### Document segment

Re: [PATCH bpf-next v3 2/3] bpf: Support kptrs in local storage maps

[Date Prev][Date Next][Thread Prev][Thread Next][Date Index][Thread Index]

 



On Mon, Feb 27, 2023 at 10:16 PM Martin KaFai Lau <martin.lau@xxxxxxxxx> wrote:
>
> On 2/25/23 7:40 AM, Kumar Kartikeya Dwivedi wrote:
> > Enable support for kptrs in local storage maps by wiring up the freeing
> > of these kptrs from map value. Freeing of bpf_local_storage_map is only

from a map value.

> > delayed in case there are special fields, therefore bpf_selem_free_*

This needs a bit of explanation here, can you add a bit more
description in this commit's log as to what these special fields are?
It would be great if the commit descriptions are hermetic and self
explanatory.

> > path can also only dereference smap safely in that case. This is
> > recorded using a bool utilizing a hole in bpF_local_storage_elem. It

nit: bpf_local_storage_elem

> > could have been tagged in the pointer value smap using the lowest bit
> > (since alignment > 1), but since there was already a hole I went with
> > the simpler option. Only the map structure freeing is delayed using RCU
> > barriers, as the buckets aren't used when selem is being freed, so they
> > can be freed once all readers of the bucket lists can no longer access
> > it.

### Exercises
[a] In the patch discussion, what does the reviewer ask the author to explain in the commit log?
[b] Reproduce the patch discussion word for word, starting with "On Mon, Feb" and going on through "special fields are?".
None of the material is needed for this work.

### Given information
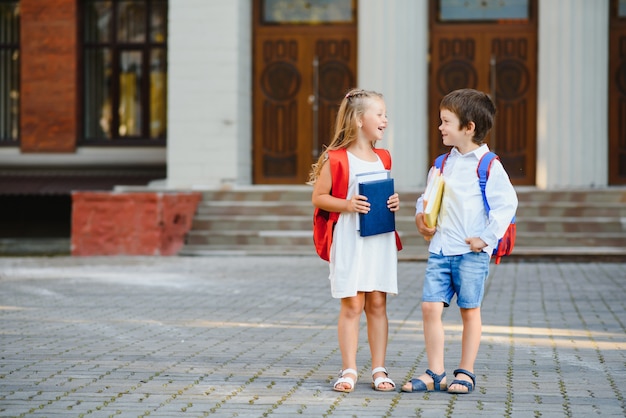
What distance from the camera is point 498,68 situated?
2033 cm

### Solution list
[a] The reviewer asks the author to describe what the special fields are.

[b]
On Mon, Feb 27, 2023 at 10:16 PM Martin KaFai Lau <martin.lau@xxxxxxxxx> wrote:
>
> On 2/25/23 7:40 AM, Kumar Kartikeya Dwivedi wrote:
> > Enable support for kptrs in local storage maps by wiring up the freeing
> > of these kptrs from map value. Freeing of bpf_local_storage_map is only

from a map value.

> > delayed in case there are special fields, therefore bpf_selem_free_*

This needs a bit of explanation here, can you add a bit more
description in this commit's log as to what these special fields are?